[TASK INSTRUCTIONS]
A: From the Black Monday text, extract the part that opens with the words containing "Market effects" and closes with "DJIA in 1916.[5][6])".
B: According to the Black Monday text, in which market did the 1987 crash begin?
C: Write what comes next in the Black Monday text, picking up after its last sentence.

** begin TEXT EXCERPT **

Black Monday (1987)
In finance, Black Monday refers to Monday, October 19, 1987, when stock markets around the world crashed, shedding a huge value in a very short time. The crash began in Hong Kong and spread west to Europe, hitting the United States after other markets had already declined by a significant margin. The Dow Jones Industrial Average (DJIA) dropped by 508 points to 1738.74 (22.61%).[1]
In Australia and New Zealand the 1987 crash is also referred to as Black Tuesday because of the timezone difference. The terms Black Monday and Black Tuesday are also applied to October 28 and 29, 1929, which occurred after Black Thursday on October 24, which started the Stock Market Crash of 1929.
Market effects
By the end of October, stock markets in Hong Kong had fallen 45.5%, Australia 41.8%, Spain 31%, the United Kingdom 26.45%, the United States 22.68%, and Canada 22.5%. New Zealand's market was hit especially hard, falling about 60% from its 1987 peak, and taking several years to recover.[2] The Black Monday decline was the largest one-day percentage decline in the Dow Jones. (Saturday, December 12, 1914, is sometimes erroneously cited as the largest one-day percentage decline of the DJIA.[3][4] In reality, the ostensible decline of 24.39% was created retroactively by a redefinition of the DJIA in 1916.[5][6])

** end TEXT EXCERPT **
** begin DATASET RECORDS **

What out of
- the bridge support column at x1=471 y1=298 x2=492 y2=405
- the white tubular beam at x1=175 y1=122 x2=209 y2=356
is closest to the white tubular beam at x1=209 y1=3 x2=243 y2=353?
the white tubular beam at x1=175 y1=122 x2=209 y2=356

** end DATASET RECORDS **

[THE ANSWERS]
A:
Market effects
By the end of October, stock markets in Hong Kong had fallen 45.5%, Australia 41.8%, Spain 31%, the United Kingdom 26.45%, the United States 22.68%, and Canada 22.5%. New Zealand's market was hit especially hard, falling about 60% from its 1987 peak, and taking several years to recover.[2] The Black Monday decline was the largest one-day percentage decline in the Dow Jones. (Saturday, December 12, 1914, is sometimes erroneously cited as the largest one-day percentage decline of the DJIA.[3][4] In reality, the ostensible decline of 24.39% was created retroactively by a redefinition of the DJIA in 1916.[5][6])

B: Hong Kong.

C:
Following the stock market crash, a group of 33 eminent economists from various nations met in Washington, D.C. in December 1987, and collectively predicted that “the next few years could be the most troubled since the 1930s”.[7] However, the DJIA was positive for the 1987 calendar year. It opened on January 2, 1987 at 1,897 points and closed on December 31, 1987 at 1,939 points. The DJIA did not regain its August 25, 1987 closing high of 2,722 points until almost two years later.
Timeline
In 1986, the United States economy began shifting from a rapidly growing recovery to a slower growing expansion, which resulted in a "soft landing" as the economy slowed and inflation dropped. The stock market advanced significantly, with the Dow peaking in August 1987 at 2722 points, or 44% over the previous year's closing of 1895 points.
On October 14, the DJIA dropped 95.46 points (a then record) to 2412.70, and fell another 58 points the next day, down over 12% from the August 25 all-time high.
On Thursday, October 15, 1987, Iran hit the American-owned supertanker, the Sungari, with a Silkworm missile off Kuwait's main Mina Al Ahmadi oil port. The next morning, Iran hit another ship, the U.S. flagged MV Sea Isle City, with another Silkworm missile.
On Friday, October 16, when all the markets in London were unexpectedly closed due to the Great Storm of 1987, the DJIA closed down another 108.35 points to close at 2246.74 on record volume. American Treasury Secretary James Baker stated concerns about the falling prices. That weekend many investors worried over their stock investments.
The crash began in Far Eastern markets the morning of October 19. Later that morning, two U.S. warships shelled an Iranian oil platform in the Persian Gulf in response to Iran's Silkworm missile attack on the Sea Isle City.[8] [9]
Causes
Possible causes for the decline included program trading, overvaluation, illiquidity, and market psychology.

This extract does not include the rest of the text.